Restore backups and snapshots

This feature has been released as a public beta in AuraDB Enterprise October Release and Neo4j Enterprise Edition 5.13 and breaking changes are likely to be introduced before it is made generally available (GA).

Restoring your Neo4j database from a backup or snapshot is likely to cause loss of data and corrupted data in your CDC application. The following sections outline the issues you may run into if you are using CDC and intend to restore a database backup, and how to mitigate them.

Unexpected change events

When restoring a Neo4j database to a previous snapshot, the changes that have happened since the snapshot was taken are effectively reverted on the database. There is no process for letting your CDC client application know that these changes "never happened". Effectively, your CDC client application expects certain changes to have happened that according to your Neo4j database "never happened".

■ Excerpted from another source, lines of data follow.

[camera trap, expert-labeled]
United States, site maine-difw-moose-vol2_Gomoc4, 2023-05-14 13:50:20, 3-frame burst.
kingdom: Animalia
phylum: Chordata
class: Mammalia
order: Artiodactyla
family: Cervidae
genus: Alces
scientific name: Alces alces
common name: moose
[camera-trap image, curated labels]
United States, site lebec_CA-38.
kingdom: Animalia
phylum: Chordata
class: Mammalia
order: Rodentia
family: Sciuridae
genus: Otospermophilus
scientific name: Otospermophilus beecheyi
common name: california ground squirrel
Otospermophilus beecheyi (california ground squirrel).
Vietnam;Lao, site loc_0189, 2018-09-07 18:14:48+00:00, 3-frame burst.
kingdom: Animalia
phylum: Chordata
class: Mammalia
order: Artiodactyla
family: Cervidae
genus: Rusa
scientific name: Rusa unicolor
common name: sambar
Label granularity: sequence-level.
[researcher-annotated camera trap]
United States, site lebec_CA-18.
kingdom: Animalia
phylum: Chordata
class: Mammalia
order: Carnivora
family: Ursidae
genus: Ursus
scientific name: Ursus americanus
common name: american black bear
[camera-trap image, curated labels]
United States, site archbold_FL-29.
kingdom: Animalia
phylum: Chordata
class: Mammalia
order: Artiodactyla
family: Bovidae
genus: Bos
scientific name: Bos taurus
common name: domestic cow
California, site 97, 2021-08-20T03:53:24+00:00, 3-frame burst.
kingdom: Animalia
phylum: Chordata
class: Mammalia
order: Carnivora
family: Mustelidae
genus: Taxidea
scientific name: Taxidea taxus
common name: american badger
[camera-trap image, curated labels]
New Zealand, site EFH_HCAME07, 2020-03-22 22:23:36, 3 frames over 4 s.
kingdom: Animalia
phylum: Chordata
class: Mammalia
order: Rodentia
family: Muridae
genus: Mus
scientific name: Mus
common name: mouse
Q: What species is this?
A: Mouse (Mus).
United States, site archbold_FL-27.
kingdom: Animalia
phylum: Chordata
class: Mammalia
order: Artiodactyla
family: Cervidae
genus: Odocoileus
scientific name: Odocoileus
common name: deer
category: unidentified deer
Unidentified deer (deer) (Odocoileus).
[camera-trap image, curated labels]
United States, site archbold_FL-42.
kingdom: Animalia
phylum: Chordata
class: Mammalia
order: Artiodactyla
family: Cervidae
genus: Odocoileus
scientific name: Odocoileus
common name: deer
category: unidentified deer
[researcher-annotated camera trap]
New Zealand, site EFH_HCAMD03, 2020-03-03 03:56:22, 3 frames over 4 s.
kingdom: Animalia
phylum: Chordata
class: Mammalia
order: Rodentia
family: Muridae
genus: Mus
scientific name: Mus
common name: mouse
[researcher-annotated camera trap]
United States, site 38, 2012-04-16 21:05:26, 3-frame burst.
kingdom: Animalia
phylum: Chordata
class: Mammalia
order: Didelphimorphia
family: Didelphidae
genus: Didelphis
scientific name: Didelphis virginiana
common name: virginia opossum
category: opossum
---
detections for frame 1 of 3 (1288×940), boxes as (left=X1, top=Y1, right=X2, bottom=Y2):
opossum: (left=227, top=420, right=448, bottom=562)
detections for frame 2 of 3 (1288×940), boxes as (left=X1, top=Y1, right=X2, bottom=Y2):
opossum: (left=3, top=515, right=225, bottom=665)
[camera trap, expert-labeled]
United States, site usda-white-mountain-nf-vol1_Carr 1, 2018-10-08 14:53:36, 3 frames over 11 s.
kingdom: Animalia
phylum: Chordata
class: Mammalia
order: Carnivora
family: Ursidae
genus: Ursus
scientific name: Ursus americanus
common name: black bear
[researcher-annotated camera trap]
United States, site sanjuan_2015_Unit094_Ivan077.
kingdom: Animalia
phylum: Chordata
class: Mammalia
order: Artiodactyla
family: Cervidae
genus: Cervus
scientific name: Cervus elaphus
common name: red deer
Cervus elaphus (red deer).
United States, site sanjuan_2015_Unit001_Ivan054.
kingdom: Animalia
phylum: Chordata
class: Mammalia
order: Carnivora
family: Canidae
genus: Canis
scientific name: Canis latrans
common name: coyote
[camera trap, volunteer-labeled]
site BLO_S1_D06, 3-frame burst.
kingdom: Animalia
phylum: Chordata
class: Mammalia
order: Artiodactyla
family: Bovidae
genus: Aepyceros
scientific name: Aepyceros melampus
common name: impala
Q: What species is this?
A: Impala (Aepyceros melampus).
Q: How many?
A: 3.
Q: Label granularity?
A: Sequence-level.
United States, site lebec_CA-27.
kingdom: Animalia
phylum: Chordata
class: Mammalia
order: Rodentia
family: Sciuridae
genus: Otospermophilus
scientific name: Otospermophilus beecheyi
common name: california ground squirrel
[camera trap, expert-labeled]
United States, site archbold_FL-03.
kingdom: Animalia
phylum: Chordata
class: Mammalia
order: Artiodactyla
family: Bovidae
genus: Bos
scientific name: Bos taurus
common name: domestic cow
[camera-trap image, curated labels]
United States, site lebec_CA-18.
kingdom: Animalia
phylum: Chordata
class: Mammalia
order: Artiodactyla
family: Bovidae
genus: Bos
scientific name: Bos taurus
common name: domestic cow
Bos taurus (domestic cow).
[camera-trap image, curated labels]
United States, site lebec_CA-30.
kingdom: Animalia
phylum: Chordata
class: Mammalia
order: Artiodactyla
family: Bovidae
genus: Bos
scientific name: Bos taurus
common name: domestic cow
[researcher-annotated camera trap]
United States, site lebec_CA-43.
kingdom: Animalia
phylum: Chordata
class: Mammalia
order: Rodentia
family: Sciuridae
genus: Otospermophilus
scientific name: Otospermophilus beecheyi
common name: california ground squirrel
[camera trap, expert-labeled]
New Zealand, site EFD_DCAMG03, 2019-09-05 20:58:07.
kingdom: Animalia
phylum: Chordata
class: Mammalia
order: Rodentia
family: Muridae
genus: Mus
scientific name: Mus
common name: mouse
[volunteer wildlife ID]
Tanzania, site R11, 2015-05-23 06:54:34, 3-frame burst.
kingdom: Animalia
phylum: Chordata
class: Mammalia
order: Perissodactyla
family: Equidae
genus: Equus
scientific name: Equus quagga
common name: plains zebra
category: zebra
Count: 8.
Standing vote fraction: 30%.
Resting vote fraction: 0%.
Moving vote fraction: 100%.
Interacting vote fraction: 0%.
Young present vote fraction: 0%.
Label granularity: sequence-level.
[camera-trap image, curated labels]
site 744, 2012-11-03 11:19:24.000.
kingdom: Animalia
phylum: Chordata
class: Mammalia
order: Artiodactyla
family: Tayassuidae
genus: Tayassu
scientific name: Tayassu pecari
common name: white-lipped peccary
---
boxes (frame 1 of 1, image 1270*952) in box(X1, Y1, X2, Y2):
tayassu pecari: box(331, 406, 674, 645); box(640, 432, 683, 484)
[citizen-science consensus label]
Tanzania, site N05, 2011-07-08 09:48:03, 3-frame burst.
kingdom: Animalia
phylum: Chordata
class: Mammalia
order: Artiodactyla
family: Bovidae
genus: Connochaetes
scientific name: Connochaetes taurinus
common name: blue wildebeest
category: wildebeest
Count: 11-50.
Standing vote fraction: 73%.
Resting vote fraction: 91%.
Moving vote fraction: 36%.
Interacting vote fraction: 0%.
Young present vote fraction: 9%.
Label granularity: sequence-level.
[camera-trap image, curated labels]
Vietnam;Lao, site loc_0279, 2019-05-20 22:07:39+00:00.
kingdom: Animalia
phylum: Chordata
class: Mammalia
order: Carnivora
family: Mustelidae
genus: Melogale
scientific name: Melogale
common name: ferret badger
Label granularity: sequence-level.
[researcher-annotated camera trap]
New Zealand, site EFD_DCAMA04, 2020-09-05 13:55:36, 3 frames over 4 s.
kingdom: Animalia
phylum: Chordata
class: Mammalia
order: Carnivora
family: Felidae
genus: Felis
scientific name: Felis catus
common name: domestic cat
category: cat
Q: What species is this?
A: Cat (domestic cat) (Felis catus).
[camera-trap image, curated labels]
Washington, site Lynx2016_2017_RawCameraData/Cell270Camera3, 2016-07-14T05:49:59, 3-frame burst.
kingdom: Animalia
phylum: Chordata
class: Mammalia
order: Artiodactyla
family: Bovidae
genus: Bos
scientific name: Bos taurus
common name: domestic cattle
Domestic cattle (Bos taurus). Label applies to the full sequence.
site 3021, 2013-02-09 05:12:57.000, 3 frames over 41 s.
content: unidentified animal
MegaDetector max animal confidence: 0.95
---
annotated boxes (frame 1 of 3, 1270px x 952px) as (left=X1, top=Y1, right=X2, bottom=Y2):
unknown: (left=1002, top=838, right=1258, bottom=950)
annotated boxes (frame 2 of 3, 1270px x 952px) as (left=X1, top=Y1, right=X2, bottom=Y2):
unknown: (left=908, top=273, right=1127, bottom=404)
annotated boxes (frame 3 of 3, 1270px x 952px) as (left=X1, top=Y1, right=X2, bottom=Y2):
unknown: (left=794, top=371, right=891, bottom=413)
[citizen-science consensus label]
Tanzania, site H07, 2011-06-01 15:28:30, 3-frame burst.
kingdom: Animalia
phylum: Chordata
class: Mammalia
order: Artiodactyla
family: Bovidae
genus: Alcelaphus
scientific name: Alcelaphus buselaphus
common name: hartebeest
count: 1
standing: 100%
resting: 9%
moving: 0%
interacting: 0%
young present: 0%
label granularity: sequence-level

Some examples of problematic scenarios are:

  1. Entities being created "a second time"
    A node/relationship created between the snapshot and restore operation exists in your CDC application but not in the Neo4j database. If the node/relationship is (re-)created in your Neo4j database, your CDC application sees a duplicate node/relationship.

  2. "Missing" entities
    A node/relationship that was dropped between the snapshot and restore operation does not exist in your CDC application but does now exist in the Neo4j database (again). If the node/relationship is updated, your CDC application sees an update to a previously deleted entity.

  3. Out of sync attributes
    Changes on attributes may have been rolled back in the restore operation. For example, a Movie node in your Neo4j database may have a rating of 5 stars, whereas the latest change that your CDC application consumed changed the rating from 5 stars to 3 stars.

If your CDC application relies on an internal state it is likely required to restore the state of your CDC application as if it was working with a new database with existing data. For details on this process, see Initialize CDC applications from an existing database.

Loss of change events

The Neo4j restore procedures replace the existing database with a new database. This database has a new transaction log and any change identifier (cursor) generated from the old transaction log is not usable with the new database. Furthermore, ensure that the transaction log retention setting of the restored database matches that of your existing database.

The following steps outline how to mitigate this issue.

  1. Set the database into read-only mode.

  2. Take note of the enrichment mode of your database.

  3. Verify that your CDC application is caught up and has consumed all changes in the database.

  4. Stop your CDC application.

  5. Restore your database from backup.

  6. Set the restored database into read-only mode.

  7. Ensure that the restored database has the same enrichment mode value as your existing database.

  8. Restart your CDC application, using db.cdc.earliest as the starting cursor.

  9. Enable writes to the restored database.

  10. Verify that changes are consumed as by your CDC application.

Inconsistent elementIds

The elementIds returned by db.cdc.query are not guaranteed to be stable across operations that change the database. After restoring a backup, new changes to existing elements are published under a new elementId.

It is recommended to use logical/business keys to identify elements instead of elementId, see The role of elementIds and key properties.